Approximately  190 additional employees will be transferred to Ericsson Poland. Valter D'Avino, vice president and head of managed services, Ericsson, says: "The contract we signed with Netia in 2006 was one of the first worldwide fixed-line contracts. This is the second time we prolonged this managed-services partnership.” Miroslaw Godlewski, president of the management board and CEO, says the move will help his firm deliver effective and integrated handling and management of networks and service delivery.


Operators partnering with a third party organisation for managed services has rapidly become a commonplace. So why are do these operators outsource? Service providers have traditionally outsourced network monitoring operations to third parties because its allows them to control the cost of service delivery and realise operational efficiency by enforcing SLAs with penalties with the management partner.

This model has been expanded into other areas of the operator’s business such as marketing intelligence and planning. To achieve this, new KPIs must be developed to determine how value for the business is achieved.

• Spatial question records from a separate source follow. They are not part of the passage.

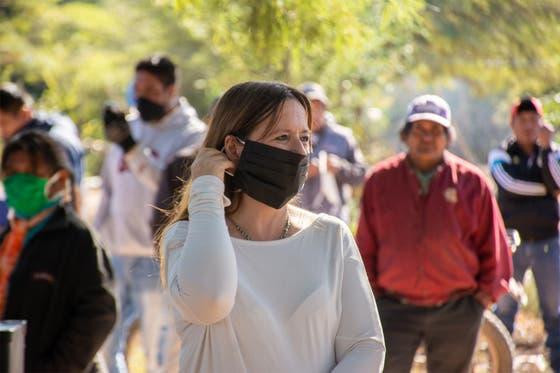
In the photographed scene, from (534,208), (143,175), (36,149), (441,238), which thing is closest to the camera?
(36,149)

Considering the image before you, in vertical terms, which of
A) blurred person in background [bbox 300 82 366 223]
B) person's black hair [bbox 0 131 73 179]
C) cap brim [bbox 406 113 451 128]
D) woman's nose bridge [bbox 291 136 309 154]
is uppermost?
woman's nose bridge [bbox 291 136 309 154]

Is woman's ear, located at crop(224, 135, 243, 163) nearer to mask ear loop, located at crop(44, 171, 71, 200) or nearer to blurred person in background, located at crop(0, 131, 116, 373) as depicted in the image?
blurred person in background, located at crop(0, 131, 116, 373)

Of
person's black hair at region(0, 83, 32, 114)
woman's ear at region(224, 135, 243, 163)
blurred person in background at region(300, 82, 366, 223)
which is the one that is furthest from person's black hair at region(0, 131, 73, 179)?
person's black hair at region(0, 83, 32, 114)

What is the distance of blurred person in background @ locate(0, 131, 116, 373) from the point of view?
4.89 m

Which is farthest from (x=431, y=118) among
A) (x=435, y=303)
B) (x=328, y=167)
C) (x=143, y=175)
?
(x=143, y=175)

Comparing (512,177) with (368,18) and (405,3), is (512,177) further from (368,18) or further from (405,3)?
(405,3)

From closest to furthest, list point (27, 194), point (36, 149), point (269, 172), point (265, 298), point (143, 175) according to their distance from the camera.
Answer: point (265, 298), point (269, 172), point (27, 194), point (36, 149), point (143, 175)

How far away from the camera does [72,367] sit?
16.1ft

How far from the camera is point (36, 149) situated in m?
5.28

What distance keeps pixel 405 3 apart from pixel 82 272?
2023mm

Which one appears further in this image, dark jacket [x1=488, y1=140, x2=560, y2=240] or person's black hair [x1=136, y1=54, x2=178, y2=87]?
dark jacket [x1=488, y1=140, x2=560, y2=240]

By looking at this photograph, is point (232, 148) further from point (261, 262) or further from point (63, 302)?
point (63, 302)

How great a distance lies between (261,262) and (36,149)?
221 centimetres

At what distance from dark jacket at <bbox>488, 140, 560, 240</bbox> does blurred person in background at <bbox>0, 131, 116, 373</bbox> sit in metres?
3.99
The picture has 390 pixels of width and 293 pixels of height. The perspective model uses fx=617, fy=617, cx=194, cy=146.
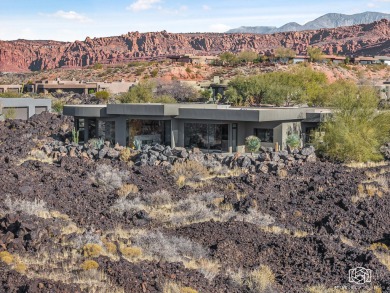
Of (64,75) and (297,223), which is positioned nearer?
(297,223)

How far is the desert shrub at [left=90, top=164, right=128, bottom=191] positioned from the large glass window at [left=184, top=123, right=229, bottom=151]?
20.8 feet

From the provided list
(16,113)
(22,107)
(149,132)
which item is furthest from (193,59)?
(149,132)

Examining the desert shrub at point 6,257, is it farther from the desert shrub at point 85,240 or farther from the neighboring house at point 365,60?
the neighboring house at point 365,60

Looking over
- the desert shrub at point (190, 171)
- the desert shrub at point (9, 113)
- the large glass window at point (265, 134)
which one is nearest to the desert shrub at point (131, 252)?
the desert shrub at point (190, 171)

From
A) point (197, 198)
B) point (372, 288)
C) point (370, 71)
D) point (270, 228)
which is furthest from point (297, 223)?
point (370, 71)

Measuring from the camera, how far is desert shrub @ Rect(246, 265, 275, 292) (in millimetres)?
13828

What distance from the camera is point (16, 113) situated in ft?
161

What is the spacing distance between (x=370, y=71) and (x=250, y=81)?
51658 millimetres

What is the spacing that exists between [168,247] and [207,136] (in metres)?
16.2

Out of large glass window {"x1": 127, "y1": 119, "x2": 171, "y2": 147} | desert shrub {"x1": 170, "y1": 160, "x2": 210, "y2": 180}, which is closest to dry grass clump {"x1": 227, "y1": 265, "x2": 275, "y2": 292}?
desert shrub {"x1": 170, "y1": 160, "x2": 210, "y2": 180}

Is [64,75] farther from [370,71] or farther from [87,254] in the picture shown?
[87,254]

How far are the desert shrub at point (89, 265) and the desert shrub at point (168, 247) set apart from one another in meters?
2.01

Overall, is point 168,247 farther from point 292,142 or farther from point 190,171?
point 292,142

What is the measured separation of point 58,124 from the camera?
44438mm
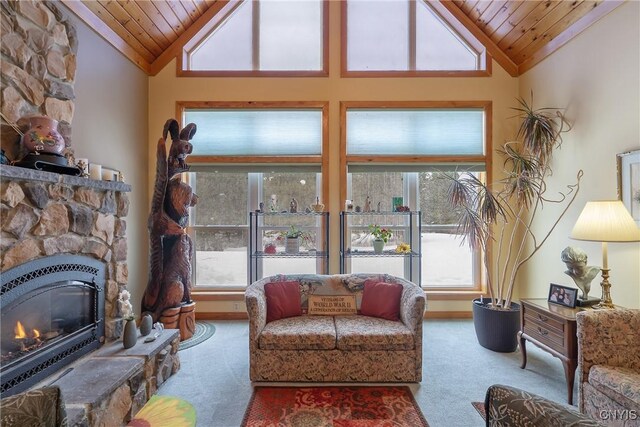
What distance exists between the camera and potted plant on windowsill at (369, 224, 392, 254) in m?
3.88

Unlike network monitoring operations, which uses the well established MTTR (Mean time to repair) KPI, planning and market intelligence models need to factor consumer satisfaction and market growth as indicators of performance.

Outsourcing models have advantages over traditional in house management. For instance, the  outsource partner would have experience and be able to apply proven management model techniques  immediately, rather than experimenting with the trial and error approach, which is common with in house management. 

Some global operators have realised that establishing a “cookie cutter” one size fits all approach to service assurance, service management and service delivery, is the best approach for uniform customer experience management, and not only standardise on the procedures and policies, but also stipulate which management tools to be used. These operators are less likely to use third party management services, since they have written a comprehensive service portfolio, which can be deployed in any market.

Smaller operators competing with global brands will often use outsourcing services to remain competitive, since enforcing SLAs with a managed service partner is much easier than effecting change internally within the business, where internal politics plays a major part in the decision making process.